▸ TO DO:
List every type of ensemble classifier named in the notes on ensemble classification below.

▸ TEXT SHOWN:
--
- Ensemble classification combines multiple classifiers to
improve accuracy
- Advantage
  - Large datasets: if dataset is too large we can train different models on subset of the data.
  - Small datasets: Can handle them with bootstrapping (random sampling)
  - Can solve complicated problems which can't be solved using single classifier.

# Types of Ensemble Classifiers


- Bagging (bootstrap aggregating)
  - Train several models using bootstrapped datasets
  - The majority classification is selected
- Boosting
  - Use several weak classifiers to create a strong classifier
  - Resample previously misclassified points
- Stacking (stacked generalization)
  - Train multiple tiers of classifiers
  - Higher tiers can correct lower tiers

# Bagging

- Problem: we have only one dataset.
- Solution: generate new ones of size n by __bootstrapping__, i.e.     sampling it with replacement
- Bagging works because it __reduces variance__ by voting/averaging
- Usually, the more classifiers the better
- Some candidates:
  - Decision tree, decision stump, SVMs.
  - Can do this with regression too: Regression tree, linear regression


## Example: Random Forests

- Random forests (RF) are a combination of tree predictors, it's a variant of bagging.
- Extremely successful, especially on Kaggle challenges.
- Each tree depends on the values of a random vector sampled independently
- The generalization error depends on the strength of the individual trees and the correlation between them
- Using a random selection of features yields results robust w.r.t. noise

### Random Forests: Algorithm

- Given a training set $S$
- For $i = 1$ to $k$ do:
  - Build subset $S_i$ by sampling with replacement from $S$
  - Learn tree $T_i$ from $S_i$
    - At each node:
      - Choose best split from random subset of $F$ features
    - Each tree grows to the largest extent, and no pruning
- Make predictions according to majority vote of the set of $k$ trees.
--
▸ MATERIAL PROVIDED:
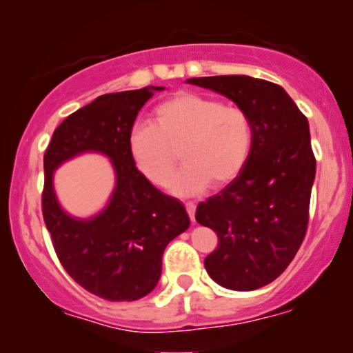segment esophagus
<instances>
[{
    "mask_svg": "<svg viewBox=\"0 0 353 353\" xmlns=\"http://www.w3.org/2000/svg\"><path fill=\"white\" fill-rule=\"evenodd\" d=\"M185 210H188L190 221L196 222V202H192V201L185 202Z\"/></svg>",
    "mask_w": 353,
    "mask_h": 353,
    "instance_id": "esophagus-1",
    "label": "esophagus"
}]
</instances>
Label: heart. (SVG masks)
<instances>
[{
	"label": "heart",
	"mask_w": 353,
	"mask_h": 353,
	"mask_svg": "<svg viewBox=\"0 0 353 353\" xmlns=\"http://www.w3.org/2000/svg\"><path fill=\"white\" fill-rule=\"evenodd\" d=\"M255 128L249 111L237 104L197 92H179L157 104L151 123H139L128 134L132 161L152 184L171 182L179 196H192L210 184L222 188L244 171L254 149Z\"/></svg>",
	"instance_id": "b5f03b06"
}]
</instances>
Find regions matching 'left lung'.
<instances>
[{"mask_svg": "<svg viewBox=\"0 0 353 353\" xmlns=\"http://www.w3.org/2000/svg\"><path fill=\"white\" fill-rule=\"evenodd\" d=\"M189 83L228 96L254 119L249 163L197 205L196 221L219 239L204 261L210 279L230 290H255L287 269L305 237L315 177L309 121L270 81L230 74Z\"/></svg>", "mask_w": 353, "mask_h": 353, "instance_id": "obj_1", "label": "left lung"}]
</instances>
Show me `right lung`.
Segmentation results:
<instances>
[{"label":"right lung","instance_id":"add662e5","mask_svg":"<svg viewBox=\"0 0 353 353\" xmlns=\"http://www.w3.org/2000/svg\"><path fill=\"white\" fill-rule=\"evenodd\" d=\"M157 89L163 88L99 96L54 129L44 152L41 209L54 252L72 281L111 302H132L151 292L161 277L165 245L189 228L184 205L154 188L128 149L137 112ZM86 150L111 157L118 182L99 216L78 221L59 208L52 171Z\"/></svg>","mask_w":353,"mask_h":353}]
</instances>
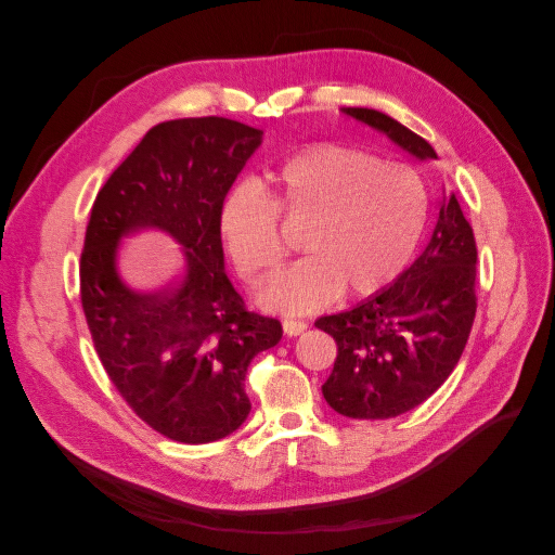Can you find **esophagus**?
<instances>
[{"instance_id":"obj_1","label":"esophagus","mask_w":555,"mask_h":555,"mask_svg":"<svg viewBox=\"0 0 555 555\" xmlns=\"http://www.w3.org/2000/svg\"><path fill=\"white\" fill-rule=\"evenodd\" d=\"M282 328L287 335H300L306 328H308V322H304V319H292V317H284L282 319Z\"/></svg>"}]
</instances>
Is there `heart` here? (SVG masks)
<instances>
[{
    "label": "heart",
    "instance_id": "1",
    "mask_svg": "<svg viewBox=\"0 0 555 555\" xmlns=\"http://www.w3.org/2000/svg\"><path fill=\"white\" fill-rule=\"evenodd\" d=\"M280 215L306 222L300 247L310 255L280 268L259 300L280 312H310L343 289L367 298L391 287L422 243L428 192L412 166L359 147L300 150L268 173V190L241 180L222 198L217 233L245 282H261L282 259Z\"/></svg>",
    "mask_w": 555,
    "mask_h": 555
}]
</instances>
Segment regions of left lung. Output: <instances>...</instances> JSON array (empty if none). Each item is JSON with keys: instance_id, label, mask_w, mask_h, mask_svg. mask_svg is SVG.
<instances>
[{"instance_id": "1", "label": "left lung", "mask_w": 555, "mask_h": 555, "mask_svg": "<svg viewBox=\"0 0 555 555\" xmlns=\"http://www.w3.org/2000/svg\"><path fill=\"white\" fill-rule=\"evenodd\" d=\"M418 159L435 150L418 133L373 108H343ZM477 243L453 194L424 255L389 289L354 310L319 317L338 357L322 386L328 405L349 418H391L422 405L456 367L477 312Z\"/></svg>"}]
</instances>
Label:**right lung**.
<instances>
[{"label":"right lung","mask_w":555,"mask_h":555,"mask_svg":"<svg viewBox=\"0 0 555 555\" xmlns=\"http://www.w3.org/2000/svg\"><path fill=\"white\" fill-rule=\"evenodd\" d=\"M229 117H182L150 129L99 190L80 251V304L113 386L141 422L182 444L231 435L247 418V367L282 324L245 308L224 273L217 212L261 143ZM137 225L169 230L185 273L159 295L127 291L114 251Z\"/></svg>","instance_id":"right-lung-1"}]
</instances>
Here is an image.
--
▸ EXPECTED ANSWER:
- Bagging (bootstrap aggregating)
- Boosting
- Stacking (stacked generalization)